Did you catch the game that the NFL televised almost completely using the SkyCam? Companies like the NFL do these kinds of things from time to time in the name of progress. They experiment with their product, in essence, change the recipe, hoping that a handful of people who wouldn’t normally be interested might buy or watch. When the NFL decides to change the way it televises games, when Coke decides to change the ingredients in its cola, what they’re really saying is “getting new customers is more important than satisfying my existing customers.” That’s a miscalculation.
The NFL did this on a show that used to be called Thursday Night Football. Now it’s just called the Worst Football of the Week because the matchups are typically awful. That the NFL would sacrifice an entire game to an experiment is essentially an admission of the crap level of the NFL on Thursday. They had to be thinking, Bills vs. Jets, hell, what have we got to lose? Well, the biggest thing the NFL has to lose is credibility with its core fans.
In certain situations, the overhead perspective provided by the SkyCam can add to a game experience, but as an every-down view, it’s maddening. The reason why every NFL TV play starts with an establishing shot from the sideline or pressbox is that fans always want to know some very basic things before every snap, namely, what yard line is the ball on and how far to go for a first down? The overhead view can’t provide this information, putting the viewer in a sort of anxious dream state where you never really know whether the result of the play was good or bad. It would be like watching a baseball game filmed only with a camera in the dugout, that is, you may be able to decipher whether a pitch was high or low, but without the view from behind the pitcher, you’d never know if any pitch ever crossed the plate. So you’re never really sure where the ball is, and worse, as the play happens, the overhead angle takes away your ability to understand the space the ball carrier is in, so that beautiful anticipatory moment when your star player is going to break into the clear is lost because every player is just an ant on a map.
How can this distorted presentation possibly be good? It turns out it’s not supposed to be good for the average football fan, it’s supposed to be good for the guy with the joystick. The NFL says, “Younger generations of NFL fans have grown accustomed to watching football from this angle through their love of video games. This telecast will have a look and feel akin to that experience …”
The NFL selling out its core fans to entice video gamers is analogous to the nation’s truck manufacturers selling out its construction-working base to sell trucks to teenage girls. Screw big, strong trucks, what we need is pink cupholders and vanity lights and a special place to put my purse. The NFL has lost its mind.
Here’s how this really works. The vast majority of fans in every sport are generational – they watch and attend events because their parents and grandparents did, because they were exposed to that sport at an early age. They will, in turn, pass down the love of that game to their kids. The young people who grew up riding motorcycles or playing soccer or riding in the rodeo can’t be converted to avid football fans. And the generation that grew up never leaving the house and who camped outside Wal-Mart for twenty-nine days to get the new AtariStation VIII isn’t gonna start watching football because it’s filmed from an overhead camera or a blimp or from a circling satellite. The NFL’s “experiment” is a silly, wasted one.
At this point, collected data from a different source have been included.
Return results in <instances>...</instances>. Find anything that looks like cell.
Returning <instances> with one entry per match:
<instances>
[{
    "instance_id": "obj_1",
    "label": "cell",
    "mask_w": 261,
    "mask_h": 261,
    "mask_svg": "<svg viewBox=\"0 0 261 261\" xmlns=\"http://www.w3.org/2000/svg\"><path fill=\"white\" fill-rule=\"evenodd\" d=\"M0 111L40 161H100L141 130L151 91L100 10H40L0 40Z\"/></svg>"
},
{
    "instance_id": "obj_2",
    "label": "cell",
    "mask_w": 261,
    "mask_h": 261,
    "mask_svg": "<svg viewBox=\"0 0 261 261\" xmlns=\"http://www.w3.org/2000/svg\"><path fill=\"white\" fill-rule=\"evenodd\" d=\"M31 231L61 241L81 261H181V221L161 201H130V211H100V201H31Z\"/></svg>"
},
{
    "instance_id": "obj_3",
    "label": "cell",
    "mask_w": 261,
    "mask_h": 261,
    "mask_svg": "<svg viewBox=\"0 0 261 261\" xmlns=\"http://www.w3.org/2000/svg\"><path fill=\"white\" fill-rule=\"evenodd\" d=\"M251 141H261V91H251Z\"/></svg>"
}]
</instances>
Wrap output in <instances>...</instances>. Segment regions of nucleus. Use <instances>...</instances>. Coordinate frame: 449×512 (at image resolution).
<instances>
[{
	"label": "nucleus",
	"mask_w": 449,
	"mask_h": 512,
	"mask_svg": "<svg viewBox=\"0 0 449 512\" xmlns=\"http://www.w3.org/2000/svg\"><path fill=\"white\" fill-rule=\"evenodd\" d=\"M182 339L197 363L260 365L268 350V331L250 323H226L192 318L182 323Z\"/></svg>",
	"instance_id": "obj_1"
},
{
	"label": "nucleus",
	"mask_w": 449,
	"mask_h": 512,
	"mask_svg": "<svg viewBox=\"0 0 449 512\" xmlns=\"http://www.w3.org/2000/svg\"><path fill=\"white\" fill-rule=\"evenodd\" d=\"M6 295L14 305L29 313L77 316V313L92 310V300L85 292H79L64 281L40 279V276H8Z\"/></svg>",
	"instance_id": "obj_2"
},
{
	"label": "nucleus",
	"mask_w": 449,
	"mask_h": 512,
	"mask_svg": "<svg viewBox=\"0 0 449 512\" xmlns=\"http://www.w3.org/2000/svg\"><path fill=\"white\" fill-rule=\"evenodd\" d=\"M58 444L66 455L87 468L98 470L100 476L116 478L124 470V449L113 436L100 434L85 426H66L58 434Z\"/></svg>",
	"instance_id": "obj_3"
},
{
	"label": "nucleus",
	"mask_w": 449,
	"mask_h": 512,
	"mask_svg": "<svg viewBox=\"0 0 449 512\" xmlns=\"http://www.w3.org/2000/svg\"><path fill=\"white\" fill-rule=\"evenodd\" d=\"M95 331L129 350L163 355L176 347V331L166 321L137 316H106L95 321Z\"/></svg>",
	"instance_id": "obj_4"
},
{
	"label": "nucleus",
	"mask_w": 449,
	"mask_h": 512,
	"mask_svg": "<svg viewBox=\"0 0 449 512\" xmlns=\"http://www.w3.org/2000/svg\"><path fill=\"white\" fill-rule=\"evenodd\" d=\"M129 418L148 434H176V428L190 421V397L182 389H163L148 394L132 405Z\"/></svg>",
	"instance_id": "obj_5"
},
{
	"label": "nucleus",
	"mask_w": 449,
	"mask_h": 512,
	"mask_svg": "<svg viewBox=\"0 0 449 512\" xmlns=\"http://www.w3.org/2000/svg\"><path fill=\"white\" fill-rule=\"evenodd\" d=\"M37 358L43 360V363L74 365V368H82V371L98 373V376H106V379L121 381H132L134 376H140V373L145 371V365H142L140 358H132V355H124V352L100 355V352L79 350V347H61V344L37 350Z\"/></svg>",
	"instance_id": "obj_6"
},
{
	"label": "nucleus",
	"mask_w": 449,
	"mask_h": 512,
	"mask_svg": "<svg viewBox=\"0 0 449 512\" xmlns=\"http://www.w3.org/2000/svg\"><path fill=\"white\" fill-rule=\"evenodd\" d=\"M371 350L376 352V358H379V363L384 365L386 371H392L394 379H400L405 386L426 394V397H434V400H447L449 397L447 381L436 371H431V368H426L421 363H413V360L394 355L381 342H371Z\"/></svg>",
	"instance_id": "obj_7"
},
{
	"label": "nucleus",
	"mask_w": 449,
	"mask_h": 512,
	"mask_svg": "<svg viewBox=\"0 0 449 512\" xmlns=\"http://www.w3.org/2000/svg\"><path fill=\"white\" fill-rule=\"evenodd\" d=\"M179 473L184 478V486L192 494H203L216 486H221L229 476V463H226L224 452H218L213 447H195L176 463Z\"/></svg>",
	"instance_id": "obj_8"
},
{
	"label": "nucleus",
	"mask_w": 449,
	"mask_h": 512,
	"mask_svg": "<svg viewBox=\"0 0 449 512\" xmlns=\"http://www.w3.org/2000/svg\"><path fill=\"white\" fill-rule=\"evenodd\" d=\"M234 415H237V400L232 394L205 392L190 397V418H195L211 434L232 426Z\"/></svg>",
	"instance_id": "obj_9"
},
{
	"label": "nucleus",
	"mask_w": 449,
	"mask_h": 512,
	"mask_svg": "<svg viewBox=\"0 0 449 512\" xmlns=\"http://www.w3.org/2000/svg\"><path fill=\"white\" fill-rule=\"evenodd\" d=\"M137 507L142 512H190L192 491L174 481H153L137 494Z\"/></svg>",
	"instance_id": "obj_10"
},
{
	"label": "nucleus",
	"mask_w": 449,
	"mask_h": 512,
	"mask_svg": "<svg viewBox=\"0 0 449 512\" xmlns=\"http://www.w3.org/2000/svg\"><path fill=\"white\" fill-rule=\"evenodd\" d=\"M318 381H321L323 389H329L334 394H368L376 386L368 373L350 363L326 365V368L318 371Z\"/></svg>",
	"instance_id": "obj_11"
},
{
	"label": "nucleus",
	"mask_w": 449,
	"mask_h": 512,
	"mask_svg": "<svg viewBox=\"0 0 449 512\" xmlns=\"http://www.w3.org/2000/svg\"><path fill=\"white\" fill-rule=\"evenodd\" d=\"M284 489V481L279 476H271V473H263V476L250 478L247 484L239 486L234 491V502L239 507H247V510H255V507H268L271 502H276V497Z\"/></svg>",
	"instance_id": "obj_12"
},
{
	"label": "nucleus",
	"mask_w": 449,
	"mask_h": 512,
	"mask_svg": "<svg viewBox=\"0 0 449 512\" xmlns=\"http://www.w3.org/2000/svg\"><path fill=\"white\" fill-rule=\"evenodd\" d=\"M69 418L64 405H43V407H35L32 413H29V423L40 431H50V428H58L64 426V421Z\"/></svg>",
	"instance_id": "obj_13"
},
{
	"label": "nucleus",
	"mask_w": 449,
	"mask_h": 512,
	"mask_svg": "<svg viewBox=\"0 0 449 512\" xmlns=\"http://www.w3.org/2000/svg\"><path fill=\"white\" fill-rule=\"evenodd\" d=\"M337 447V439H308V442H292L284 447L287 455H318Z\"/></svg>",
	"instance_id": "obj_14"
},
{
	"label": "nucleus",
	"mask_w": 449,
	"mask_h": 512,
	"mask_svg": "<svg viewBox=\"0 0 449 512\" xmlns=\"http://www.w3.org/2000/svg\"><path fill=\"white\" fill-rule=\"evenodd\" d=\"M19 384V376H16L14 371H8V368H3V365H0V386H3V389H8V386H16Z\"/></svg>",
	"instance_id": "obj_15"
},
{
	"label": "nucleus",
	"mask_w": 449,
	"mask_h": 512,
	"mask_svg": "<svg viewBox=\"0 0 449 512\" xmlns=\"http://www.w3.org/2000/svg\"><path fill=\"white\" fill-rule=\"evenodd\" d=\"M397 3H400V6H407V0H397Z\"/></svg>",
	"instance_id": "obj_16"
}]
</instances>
It’s bad business to alienate loyal customers. Even if by some divine intervention the Thursday Night Skycam captivated thousands of the Grand Theft Auto crowd, so what? Why would the NFL want to trade in its power users for a bucketful of occasional millennials; why would the NFL take their paying customers for granted to get a few “likes” from dudes playing Call of Duty? Sounds like the old NFL owners are getting bad advice from some hipster consultant.
Imagine you have Packer season tickets. In fact, the tickets have been passed down for generations. You run a small business, take groups of employees to away games, support Packers charities, have every Packers cap and tailgating gizmo every made. On Thanksgiving, you just want to sit back and relax and watch your Packers, but when you turn on the TV, all you see is the top of Aaron Rodgers’ head. What gives? Well, you know your fourteen-year-old nephew? The one who won’t go to school and plays Doom fulltime? The NFL put him in charge of this Thanksgiving Day telecast. He really likes the crazy camera angles, and even though he’ll probably never have a driver’s license or a steady job, the NFL cares more about him than you.
The NFL should spend less time trying to be hip and more time catering to the people who watch every game, the ones that buy the season tickets and the luxury boxes and the NFL logo t-shirts all the millennial gamers sleep in.